▶ _INSTRUCTION_
Repeat every line from the line containing "What space is" to the end of the data, exactly. Leave the pictures out.

▶ _PROVIDED DATA_
>>>
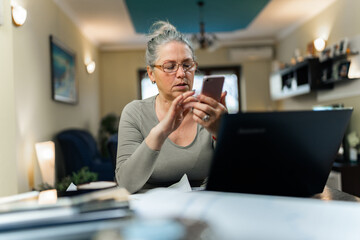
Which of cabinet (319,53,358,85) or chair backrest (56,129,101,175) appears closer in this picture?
cabinet (319,53,358,85)

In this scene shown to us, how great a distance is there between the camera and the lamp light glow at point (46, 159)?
11.9 feet

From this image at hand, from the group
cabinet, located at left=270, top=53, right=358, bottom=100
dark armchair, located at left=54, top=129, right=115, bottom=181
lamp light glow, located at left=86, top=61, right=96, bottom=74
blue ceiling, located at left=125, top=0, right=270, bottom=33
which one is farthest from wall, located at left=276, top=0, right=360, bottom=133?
lamp light glow, located at left=86, top=61, right=96, bottom=74

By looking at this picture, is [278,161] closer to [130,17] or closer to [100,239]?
[100,239]

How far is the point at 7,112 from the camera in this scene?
3199 millimetres

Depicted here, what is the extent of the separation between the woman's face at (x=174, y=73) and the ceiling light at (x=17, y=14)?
240 cm

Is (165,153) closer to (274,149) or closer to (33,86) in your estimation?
(274,149)

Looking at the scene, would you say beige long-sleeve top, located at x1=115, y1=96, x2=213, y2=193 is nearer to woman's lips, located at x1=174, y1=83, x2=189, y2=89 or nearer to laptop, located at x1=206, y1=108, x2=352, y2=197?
woman's lips, located at x1=174, y1=83, x2=189, y2=89

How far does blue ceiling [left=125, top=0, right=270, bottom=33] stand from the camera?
4898mm

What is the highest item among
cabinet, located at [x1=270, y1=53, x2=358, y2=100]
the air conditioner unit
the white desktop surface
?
the air conditioner unit

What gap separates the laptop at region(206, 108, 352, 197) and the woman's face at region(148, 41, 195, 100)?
0.67 meters

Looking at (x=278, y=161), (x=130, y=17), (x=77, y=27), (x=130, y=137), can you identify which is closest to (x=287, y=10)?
(x=130, y=17)

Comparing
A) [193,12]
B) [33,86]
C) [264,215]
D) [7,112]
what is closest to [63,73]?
[33,86]

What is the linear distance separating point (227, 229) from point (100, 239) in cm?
20

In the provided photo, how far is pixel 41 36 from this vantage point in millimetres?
4078
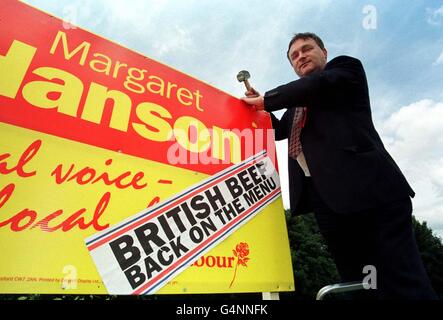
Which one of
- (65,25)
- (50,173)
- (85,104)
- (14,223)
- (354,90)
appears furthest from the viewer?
(354,90)

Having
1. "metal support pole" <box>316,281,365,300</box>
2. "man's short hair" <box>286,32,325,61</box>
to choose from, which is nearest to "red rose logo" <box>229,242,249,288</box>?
"metal support pole" <box>316,281,365,300</box>

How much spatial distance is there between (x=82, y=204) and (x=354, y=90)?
4.37 ft

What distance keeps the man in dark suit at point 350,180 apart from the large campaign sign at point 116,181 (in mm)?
272

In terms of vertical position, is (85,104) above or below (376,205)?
above

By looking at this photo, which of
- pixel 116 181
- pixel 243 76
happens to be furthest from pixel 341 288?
pixel 243 76

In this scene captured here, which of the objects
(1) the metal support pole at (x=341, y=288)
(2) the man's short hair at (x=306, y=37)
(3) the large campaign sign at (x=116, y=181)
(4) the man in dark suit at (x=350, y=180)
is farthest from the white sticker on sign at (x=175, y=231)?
(2) the man's short hair at (x=306, y=37)

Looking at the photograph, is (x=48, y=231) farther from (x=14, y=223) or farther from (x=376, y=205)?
(x=376, y=205)

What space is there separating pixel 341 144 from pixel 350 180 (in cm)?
18

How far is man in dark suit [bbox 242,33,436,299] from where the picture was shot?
44.8 inches

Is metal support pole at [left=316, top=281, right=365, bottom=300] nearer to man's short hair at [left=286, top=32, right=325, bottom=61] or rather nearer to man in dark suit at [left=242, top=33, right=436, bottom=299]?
man in dark suit at [left=242, top=33, right=436, bottom=299]

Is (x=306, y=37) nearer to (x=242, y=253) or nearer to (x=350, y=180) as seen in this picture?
(x=350, y=180)

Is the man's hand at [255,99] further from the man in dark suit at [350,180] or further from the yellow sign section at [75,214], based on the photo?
the yellow sign section at [75,214]
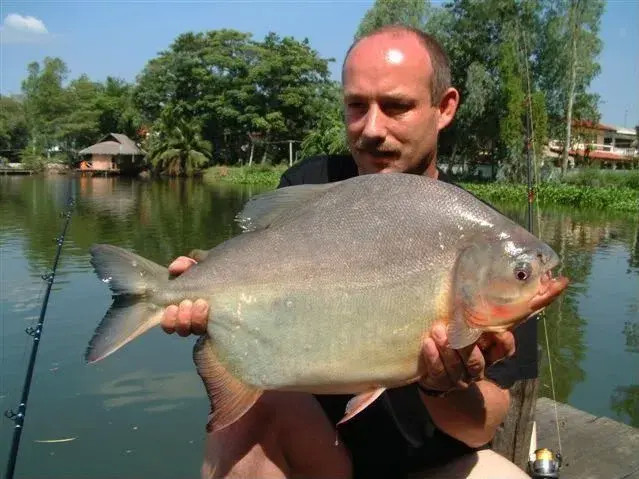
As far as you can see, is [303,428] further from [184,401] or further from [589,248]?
<<<
▶ _RESULT FOR THIS TASK_
What space is there separating pixel 341 144 from pixel 350 180 (in cm)?
18

How far is man in dark suit [bbox 242,33,436,299] from where the picture was shot?
44.8 inches

Is metal support pole at [left=316, top=281, right=365, bottom=300] nearer to man's short hair at [left=286, top=32, right=325, bottom=61] or rather nearer to man in dark suit at [left=242, top=33, right=436, bottom=299]?
man in dark suit at [left=242, top=33, right=436, bottom=299]

Is (x=306, y=37) nearer to (x=242, y=253) or nearer to (x=350, y=180) as seen in this picture?
(x=350, y=180)

Is the man's hand at [255,99] further from the man in dark suit at [350,180] or further from the yellow sign section at [75,214], based on the photo?
the yellow sign section at [75,214]
As far as you can see, is [303,428] further from [184,401] or further from [589,248]?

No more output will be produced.